С другой стороны, стратегия состояла в том, чтобы вообще раз и навсегда охладить революционное воображение создателей каких бы то ни было освободительных проектов, объявив историческое проектирование в принципе устаревшим. Если выше мы говорили о постмодернистском разрушении единого Большого пространства, замененного «мозаикой культур», то здесь речь идет о разрушении Большого исторического времени, стягивающего начало и финал человеческой драмы на Земле.
Атеистический экзистенциализм как последнее самовыражение модерна, даже объявив внешний мир абсурдным, оставлял свой шанс упрямым вольнолюбцам, вышедшим из Просвещения. Он требовал от них верности своему проекту, невзирая на молчание внешнего мира, после смерти Бога переставшего нас обнадеживать.
Теперь постмодернисты объявляют любые исторические проекты несвоевременной наивностью и самомнением. Вместо истории, пронизанной Генеральным планом — единым проектом освобождения, мы получаем бесчисленное множество разнонаправленных «историй», на самом деле являющихся скороспелыми однодневниками. Отныне человеку предоставляется право жить сиюминутным, не обременяя себя большими целями. В этом, собственно, и состоит
Эта попытка уничтожения исторического вектора в культуре оказалась по-своему очень не безобидной. В самом деле: в этом случае все практики следует признать равноценными и равновозможными. Понятия о низком и высоком, о цивилизованном и варварском, о рафинированном и примитивном становятся неуместными.
Прогрессистский вектор времени, как оказывается, в скрытом виде сохранял традиционный нравственный код: социально и нравственно сомнительное помещалось «внизу», в прошлом, и по мере продвижения вверх все больше уступало место более справедливому и совершенному. После же постмодернистской профилактики в культуре исчезают низ и верх. Это немедленно отражается на наших повседневных социальных и культурных практиках.
Не случайно постмодернисты так последовательно отвращают нас от морального дискурса, от оценочных суждений. Отсюда — удручающие парадоксы новой либеральной эпохи: либеральные правители сотрудничают с мафией; либеральные интеллектуалы, третирующие «вульгарные построения Маркса», который, как-никак, принадлежал к плеяде великих мыслителей модерна, в то же время, не морщась, приемлют вульгарнейшие телесериалы, фильмы ужасов, порнуху и чернуху масскульта. Еще вчера мы были значительно более вооружены критериями, позволяющими отличать культурный ширпотреб от высокой классики, подлинные ценности — от низкопробных подделок, творческое вдохновение — от наркотических «экстазов». Постмодернизм эти критерии разрушает.

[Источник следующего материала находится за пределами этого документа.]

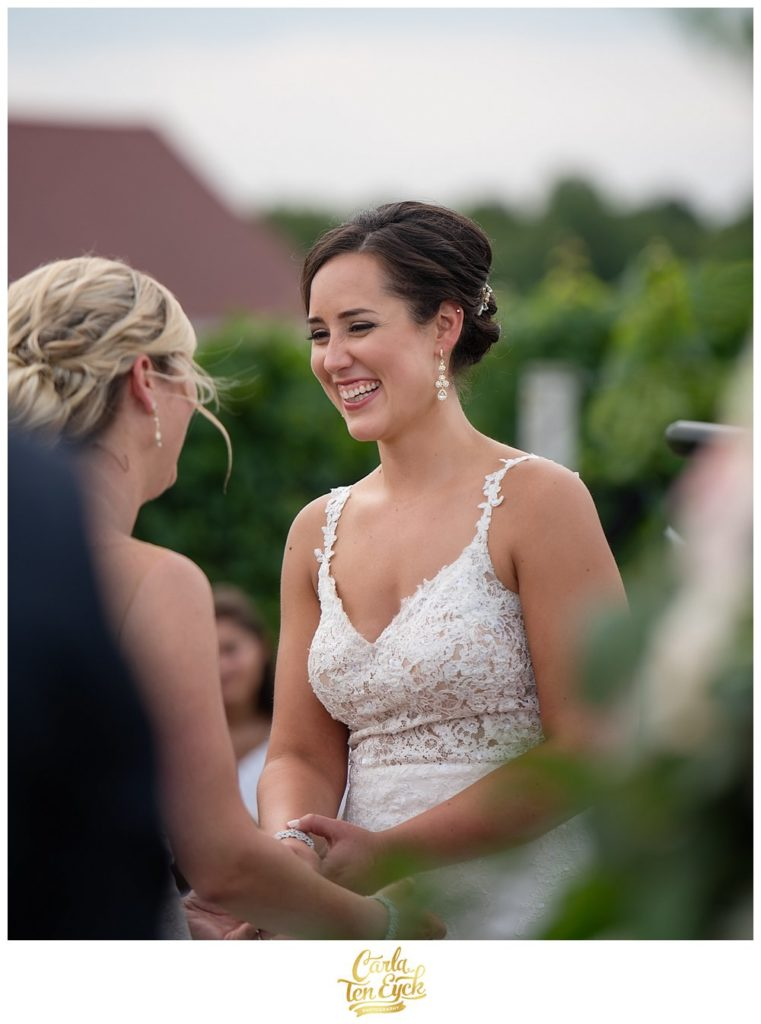 Two brides laugh at their wedding ceremony at Jonathan Edwards Winery North Stonington CT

Один из впечатляющих парадоксов постмодерна состоит в том, что его мондиалистская элита «граждан мира» обладает психологией сектантского подполья, оторванного от нормального общества с его нормальными взглядами, моралью и здравым смыслом. Сектанты постмодерна чувствуют себя свободными экспериментаторами в культурной и нравственной сфере, не стесненными правилами «реконструкторами» мира. Они — настоящие «подпольщики» в моральной сфере, наслаждающиеся свободой от обычной человеческой нравственности. Психологию этого подполья описал Ф. М. Достоевский в «Бесах»: «Правда ли, — говорит Шатов Ставрогину, — будто вы уверяли, что не знаете различия в красоте между какою- нибудь сладострастною, зверскою штукой и каким угодно подвигом, хотя бы даже жертвой жизнию для человечества?»2
И Достоевский словами Шатова раскрывает нам тайну этого предельного релятивизма: «Вы потеряли различие зла и добра, потому что перестали свой народ узнавать»3.

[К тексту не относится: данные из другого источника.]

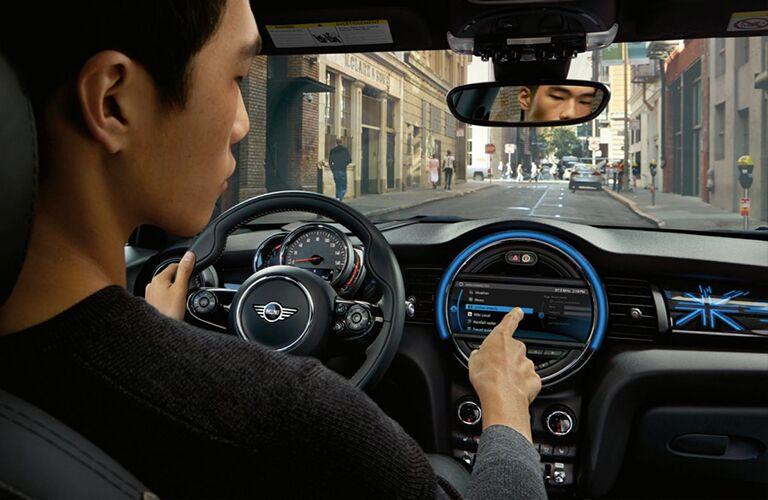 man using touchscreen in 2017 MINI Cooper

Здесь мы, кажется, нащупываем болевую точку глобалистского постмодерна, его нервный узел. Постмодерн отражает настоящий переворот в социокультурном статусе интеллигенции и ее картины мира. В эпоху классического модерна интеллигенция выполняла роль церкви в пострелигиозном мире: она была на стороне «нищих духом» против господ мира сего, а ее творчество готовило новое обетование для тех, кого повседневная действительность лишала надежды. В этом отражалась своего рода промежуточность эпохи модерна, восставшего против христианства, но наследующего его пафос воскресения праведников.

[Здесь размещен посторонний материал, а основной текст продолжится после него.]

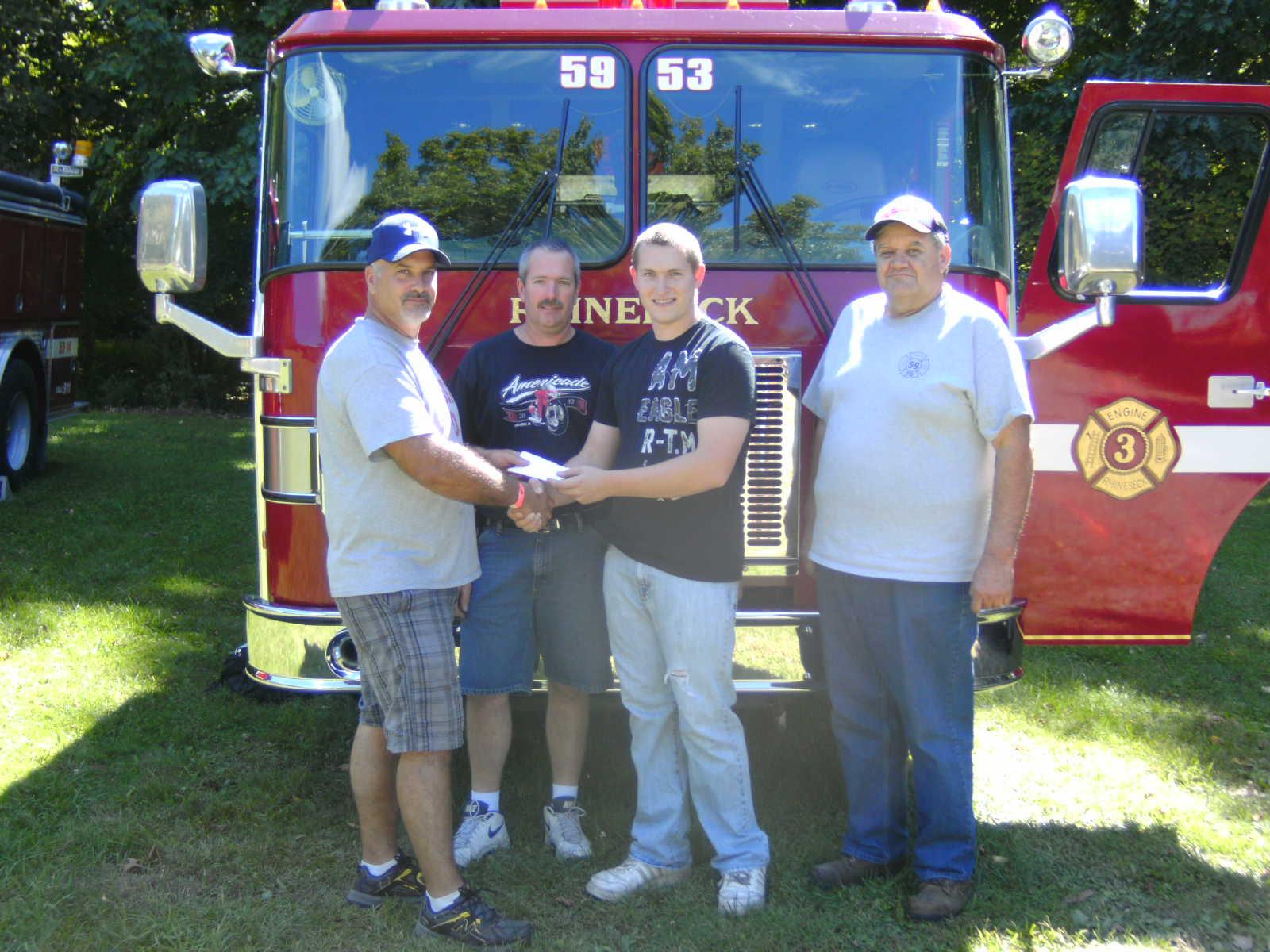 Caption: (L to R): Treasurer John Imperato, Chief Rick Dorrer, Devon Dorrer,  President Bill Stroka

Постмодернизм выражает следующую, завершающую фазу секуляризации: интеллектуальное творчество, лишенное обетования, считающееся только с логикой наличных обстоятельств и социальной конъюнктурой. Отныне нравственные и социальные обязательства интеллигенции перед «нищими духом» воспринимаются ею как невыносимый моральный гнет — такой же, каким на заре модерна воспринимался гнет клерикальный. Двухсотлетняя полемика интеллектуалов с богатыми кончилась; началась их полемика с бедными.
Кажущаяся просто патологической ненависть и презрение к бедным, угнетенным, неадаптированным на самом деле вписывается в логику секуляризации: служение обездоленным — это последняя религия, которая стоит на пути к становлению законченно светской, прагматической культуры. Но в самый момент этого «освобождения от служения» культура новой элиты обнаруживает свою полную беспочвенность, «умышленность». Собственно, все эти «деконструкции» постмодерна, дезавуирование органических целостностей, стремление к декомпозиции, к коллажу, мертвящей мозаичности суть не что иное, как стратегия освобождения от всего «местного» в пользу «глобального». Техницизм как методика декомпозиции всего органически цельного, глобализм как последовательное дистанцирование от «местного» и аморализм как освобождение от социального долга и служения — вот результирующие нынешнего постмодернистского сдвига.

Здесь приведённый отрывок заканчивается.